Waarom vragen we dan mensen om machines te monitoren, in plaats van andersom? Het is beter als een arts eerst zelf een diagnose stelt en deze dan controleert door middel van een computer, dan andersom. Het is net als het verschil tussen zelf een oefenopgave maken en het antwoord controleren, ten opzichte van direct het antwoord opzoeken en je dan afvragen of je dit begrijpt.
Onlangs was ik op de Dutch Design Week.
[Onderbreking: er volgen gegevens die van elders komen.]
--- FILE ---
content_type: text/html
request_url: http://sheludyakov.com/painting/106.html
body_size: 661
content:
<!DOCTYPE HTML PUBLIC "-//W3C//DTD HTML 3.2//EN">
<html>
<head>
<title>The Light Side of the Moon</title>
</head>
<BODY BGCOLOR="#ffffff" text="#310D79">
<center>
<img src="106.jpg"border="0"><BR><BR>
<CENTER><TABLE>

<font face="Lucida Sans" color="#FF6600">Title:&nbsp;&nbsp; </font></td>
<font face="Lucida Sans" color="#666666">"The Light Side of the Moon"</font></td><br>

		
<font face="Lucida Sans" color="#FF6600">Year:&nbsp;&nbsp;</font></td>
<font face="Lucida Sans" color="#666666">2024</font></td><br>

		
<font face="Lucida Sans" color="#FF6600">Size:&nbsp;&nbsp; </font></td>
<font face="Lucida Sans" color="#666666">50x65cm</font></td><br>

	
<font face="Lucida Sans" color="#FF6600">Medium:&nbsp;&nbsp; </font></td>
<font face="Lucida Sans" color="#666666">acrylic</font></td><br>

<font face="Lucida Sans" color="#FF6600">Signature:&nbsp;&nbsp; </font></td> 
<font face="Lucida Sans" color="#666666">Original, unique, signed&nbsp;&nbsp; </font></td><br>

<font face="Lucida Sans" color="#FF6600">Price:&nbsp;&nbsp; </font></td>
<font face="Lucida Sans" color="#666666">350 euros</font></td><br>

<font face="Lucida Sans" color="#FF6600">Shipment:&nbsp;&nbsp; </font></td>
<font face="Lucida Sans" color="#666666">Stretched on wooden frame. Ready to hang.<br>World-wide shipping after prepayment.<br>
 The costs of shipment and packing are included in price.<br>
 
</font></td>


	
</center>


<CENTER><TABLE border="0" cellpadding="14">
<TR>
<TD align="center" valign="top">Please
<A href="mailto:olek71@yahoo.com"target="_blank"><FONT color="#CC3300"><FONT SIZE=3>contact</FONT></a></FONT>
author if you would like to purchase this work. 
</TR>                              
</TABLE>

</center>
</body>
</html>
Daar verwees iemand in een presentatie naar de paard-en-ruitermetafoor van de Amerikaan Donald Norman, bekend van The Design of Everyday Things. Daarin vergelijkt hij de samenwerking tussen mens en machine met die tussen paard en ruiter. Deze vormen een symbiose, en onderhandelen constant over wie de controle heeft: als de teugels lang zijn, heeft het paard controle, als de teugels kort zijn de ruiter. Deze symbiose vormt een vloeiende samenwerking tussen twee autonome entiteiten. Het is die symbiose waar we naartoe moeten werken: een gelijkwaardige werkrelatie tussen mens en machine. En geen slaafse afhankelijkheid van de machine — net zomin als een geoefende ruiter slaaf van zijn paard is.
Auteur: Jaap-Henk Hoepman, wetenschappelijk directeur van het Privacy & Identity Lab.